The following verbs will be an example

spy: underlying: /spai/, past: [spaid], 3rd person singular present: [spaiz]
call: underlying: /kol/, past: [kold], 3rd person singular present: [kolz]
back: underlying /bäk/, past: [bäkt], 3rd person singular present: [bäks]
pat: underlying: /pät/, past: [pätid], 3rd person singular present: [päts]
pass: underlying: /päs/, past: [päst], 3rd person singular present: [päsiz]
raise: underlying: /reiz/, past: [reizd], 3rd person singular present: [reiziz]
load: underlying: /loud/, past: [loudid], 3rd person singular present: [loudz]

We could say that all these have the same underlying markers to get to the forms, /d/ and /z/, and then some sort of phonological changes to get the surface forms

One statement of them is:
/d/ becomes [id] after [t,d] and [t] after [k,s]
/z/ becomes [iz] after [s,z] and [s] after [k,t]

If you are really good at generalizing rules, you might even state them as
for each category C, [CC] always becomes [CiC]
[+voice] becomes [-voice] before a [-voice]

So, for English, we could make these generalizations, but in many cases, there seem to be a conspiracy to get rid of bad forms.

The OT way to do the same thing is to specify that a langauge takes an input, generates all possible changes to it (changing things around, inserting vowels, etc.), and then comparing which of those candidates works the best.

There are usually two kinds of constraints: faithfulness constraints are penalties you get from changing, inserting, deleting, or other things that make a candidate different from the underlying form, and markedness constraints, which are when the surface form is not what a language wants.

For this example, we could make the markedness constraints "voicing disagreement" and "same category"

Then, we get things like:
underlying: /bäkz/
candidates:
[bäkz] - constraints: [voicing]
[bäks] - constraints: [change]
[bäkiz] - constraints: [insertion]
[bäkis] - constraints: [insertion, change]

underlying: /reizz/
condidates:
[reizz] - constraints: [category]
[reizs] - constraints: [category, voicing, change]
[reiziz] - constraints: [insertion]
[reizis] - constraints: [insertion, change]

English is more ok with changing than with insertion or voicing violations, and it is ok with insertion over category violations, so we get our surface forms.

This theory allows us to be computational, and deal with new words or situations that we haven't seen before, like with borrowing foreign words.

This OT machine doesn't compute every single candidate. Instead, it uses Finite State Automata (FSAs) to make all the paths, and then uses Dijkstra's algorithm to traverse it.

An FSA is a weighted labelled digraph.

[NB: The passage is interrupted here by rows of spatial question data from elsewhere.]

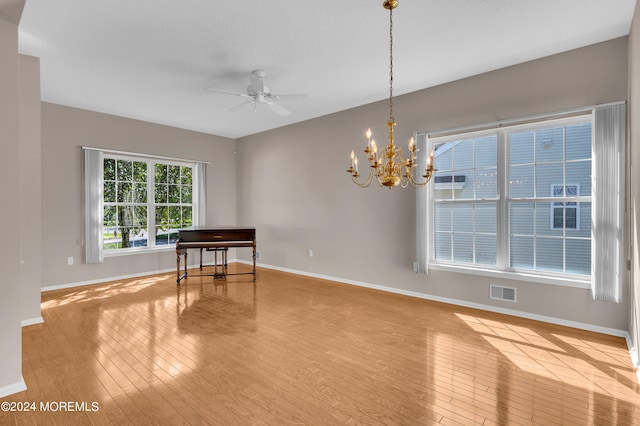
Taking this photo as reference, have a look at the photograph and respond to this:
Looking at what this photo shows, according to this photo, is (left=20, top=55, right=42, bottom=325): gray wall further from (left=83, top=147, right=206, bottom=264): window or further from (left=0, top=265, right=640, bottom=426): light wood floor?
(left=83, top=147, right=206, bottom=264): window

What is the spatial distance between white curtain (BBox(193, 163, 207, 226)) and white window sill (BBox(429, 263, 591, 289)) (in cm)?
483

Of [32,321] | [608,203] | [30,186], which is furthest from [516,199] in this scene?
[32,321]

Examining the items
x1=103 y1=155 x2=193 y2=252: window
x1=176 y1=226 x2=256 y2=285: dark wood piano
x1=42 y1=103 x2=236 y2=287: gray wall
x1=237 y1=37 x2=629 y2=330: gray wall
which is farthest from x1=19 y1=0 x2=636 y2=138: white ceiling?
x1=176 y1=226 x2=256 y2=285: dark wood piano

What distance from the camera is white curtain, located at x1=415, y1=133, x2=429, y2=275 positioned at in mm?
4363

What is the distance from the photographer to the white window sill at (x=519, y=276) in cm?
336

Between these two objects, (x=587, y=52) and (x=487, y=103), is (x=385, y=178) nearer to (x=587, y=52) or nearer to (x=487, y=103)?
(x=487, y=103)

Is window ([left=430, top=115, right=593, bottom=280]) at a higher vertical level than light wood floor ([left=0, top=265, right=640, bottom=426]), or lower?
higher

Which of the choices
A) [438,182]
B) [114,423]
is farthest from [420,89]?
[114,423]

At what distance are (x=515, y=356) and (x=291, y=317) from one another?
7.57 feet

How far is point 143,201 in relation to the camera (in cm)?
611

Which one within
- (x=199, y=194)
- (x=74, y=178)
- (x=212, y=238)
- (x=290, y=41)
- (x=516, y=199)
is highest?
(x=290, y=41)

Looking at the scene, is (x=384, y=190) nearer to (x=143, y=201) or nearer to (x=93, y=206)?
(x=143, y=201)

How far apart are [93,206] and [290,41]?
4397 mm

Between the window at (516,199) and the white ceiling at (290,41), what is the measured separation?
912 millimetres
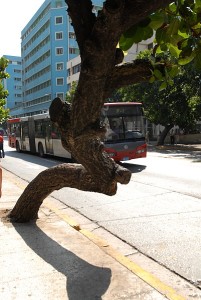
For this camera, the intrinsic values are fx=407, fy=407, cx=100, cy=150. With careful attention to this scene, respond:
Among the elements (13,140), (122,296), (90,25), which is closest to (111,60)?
(90,25)

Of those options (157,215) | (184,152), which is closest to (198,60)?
(157,215)

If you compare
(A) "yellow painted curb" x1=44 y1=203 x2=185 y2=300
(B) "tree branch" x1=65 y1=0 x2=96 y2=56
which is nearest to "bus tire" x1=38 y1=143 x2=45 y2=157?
(A) "yellow painted curb" x1=44 y1=203 x2=185 y2=300

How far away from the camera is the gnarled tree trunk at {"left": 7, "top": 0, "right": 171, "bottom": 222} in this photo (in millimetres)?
3354

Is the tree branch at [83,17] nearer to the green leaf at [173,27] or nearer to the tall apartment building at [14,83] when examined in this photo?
the green leaf at [173,27]

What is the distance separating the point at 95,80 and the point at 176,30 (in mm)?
1136

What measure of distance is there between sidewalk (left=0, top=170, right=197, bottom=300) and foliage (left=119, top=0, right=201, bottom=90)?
2.36m

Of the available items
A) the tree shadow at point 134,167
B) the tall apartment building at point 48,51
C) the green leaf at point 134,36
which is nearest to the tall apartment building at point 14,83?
the tall apartment building at point 48,51

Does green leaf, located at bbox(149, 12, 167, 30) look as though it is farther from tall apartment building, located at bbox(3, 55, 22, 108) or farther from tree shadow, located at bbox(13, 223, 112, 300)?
tall apartment building, located at bbox(3, 55, 22, 108)

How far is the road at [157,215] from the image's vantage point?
5.69 metres

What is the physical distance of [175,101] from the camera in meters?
31.6

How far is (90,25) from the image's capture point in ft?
12.7

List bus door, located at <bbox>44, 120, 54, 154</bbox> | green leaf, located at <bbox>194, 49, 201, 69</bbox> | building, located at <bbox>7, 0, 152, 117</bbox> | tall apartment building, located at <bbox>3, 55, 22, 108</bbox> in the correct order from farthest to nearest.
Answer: tall apartment building, located at <bbox>3, 55, 22, 108</bbox>, building, located at <bbox>7, 0, 152, 117</bbox>, bus door, located at <bbox>44, 120, 54, 154</bbox>, green leaf, located at <bbox>194, 49, 201, 69</bbox>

What it does is have a bunch of states you could be in, and then labelled arrows to get between then, and a set of final states.

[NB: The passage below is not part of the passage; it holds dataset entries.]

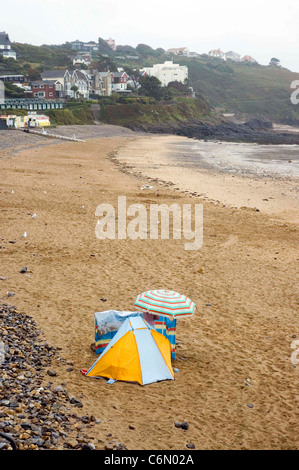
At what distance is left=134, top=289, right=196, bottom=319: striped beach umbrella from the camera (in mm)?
7285

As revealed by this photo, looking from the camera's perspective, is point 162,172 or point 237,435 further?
point 162,172

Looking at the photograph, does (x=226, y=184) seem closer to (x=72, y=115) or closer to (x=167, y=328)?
(x=167, y=328)

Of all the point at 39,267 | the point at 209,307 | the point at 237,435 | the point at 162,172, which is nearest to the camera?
the point at 237,435

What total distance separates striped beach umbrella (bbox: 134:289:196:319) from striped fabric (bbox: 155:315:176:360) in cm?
29

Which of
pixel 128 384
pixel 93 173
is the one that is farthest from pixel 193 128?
pixel 128 384

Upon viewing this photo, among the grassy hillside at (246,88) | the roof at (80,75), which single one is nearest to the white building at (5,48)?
the roof at (80,75)

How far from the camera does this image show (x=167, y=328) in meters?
7.58

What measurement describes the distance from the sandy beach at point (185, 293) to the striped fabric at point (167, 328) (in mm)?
324

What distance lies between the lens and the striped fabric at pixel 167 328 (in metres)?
7.55

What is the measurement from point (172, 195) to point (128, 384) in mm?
14453

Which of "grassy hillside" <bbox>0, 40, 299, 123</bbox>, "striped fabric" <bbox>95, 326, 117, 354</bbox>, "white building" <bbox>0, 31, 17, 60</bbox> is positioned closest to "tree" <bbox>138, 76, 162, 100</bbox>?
"grassy hillside" <bbox>0, 40, 299, 123</bbox>

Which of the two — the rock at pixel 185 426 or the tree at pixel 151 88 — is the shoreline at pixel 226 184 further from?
the tree at pixel 151 88

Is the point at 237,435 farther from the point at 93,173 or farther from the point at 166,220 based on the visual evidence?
the point at 93,173

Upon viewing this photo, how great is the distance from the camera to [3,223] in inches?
583
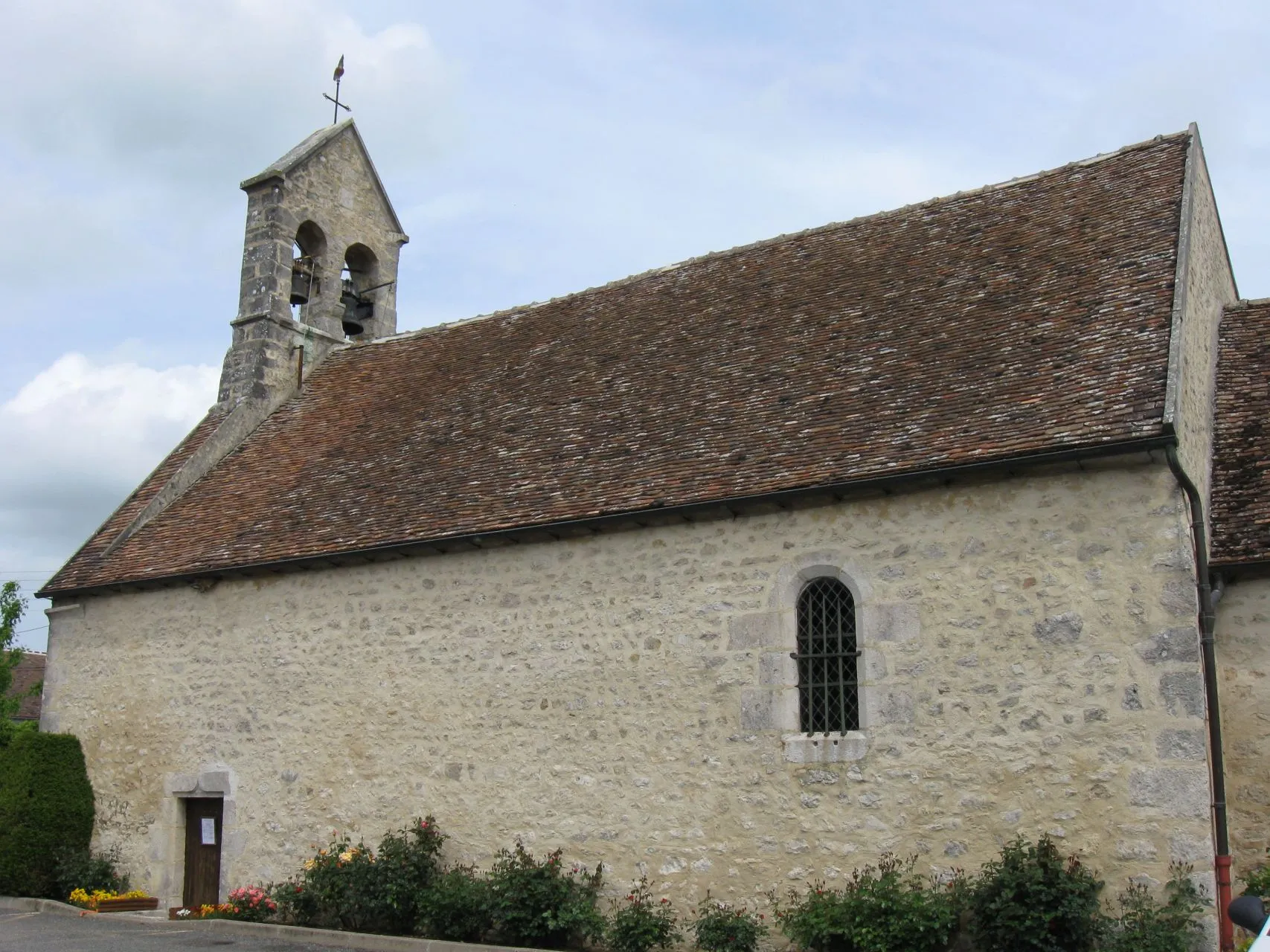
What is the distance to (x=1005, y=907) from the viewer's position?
8.95 meters

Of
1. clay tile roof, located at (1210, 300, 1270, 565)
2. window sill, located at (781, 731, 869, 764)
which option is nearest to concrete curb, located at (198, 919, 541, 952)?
window sill, located at (781, 731, 869, 764)

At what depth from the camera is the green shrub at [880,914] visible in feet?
30.2

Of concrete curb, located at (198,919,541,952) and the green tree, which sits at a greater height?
the green tree

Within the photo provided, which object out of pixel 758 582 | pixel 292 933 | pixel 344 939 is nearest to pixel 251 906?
pixel 292 933

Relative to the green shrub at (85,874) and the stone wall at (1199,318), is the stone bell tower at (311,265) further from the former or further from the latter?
the stone wall at (1199,318)

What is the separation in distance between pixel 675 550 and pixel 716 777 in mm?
2060

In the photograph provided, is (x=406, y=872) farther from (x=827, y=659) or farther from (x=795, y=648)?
(x=827, y=659)

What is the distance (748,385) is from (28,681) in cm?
3204

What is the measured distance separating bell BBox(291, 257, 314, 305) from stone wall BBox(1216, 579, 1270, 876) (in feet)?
46.1

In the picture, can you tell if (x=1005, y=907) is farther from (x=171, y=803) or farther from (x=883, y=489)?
(x=171, y=803)

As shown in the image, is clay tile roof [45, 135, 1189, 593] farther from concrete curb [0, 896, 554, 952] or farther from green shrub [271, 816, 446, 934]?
concrete curb [0, 896, 554, 952]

An FSA uses its states as a physical form of memory, allowing one to use it for only needing to show all paths. For example, you could have all edges whose labels are vowels go to a state that represents having just seen a vowel.

I use it with edges having 4 pieces of information: the state it is going from, the state that it is going to, the label of what it sees between them, and a weight of constraints going along that path would violate.

Dijkstra's algorithm traverses the paths to see which is the best, by starting at the beginning and remembering what the best path to each state from there is.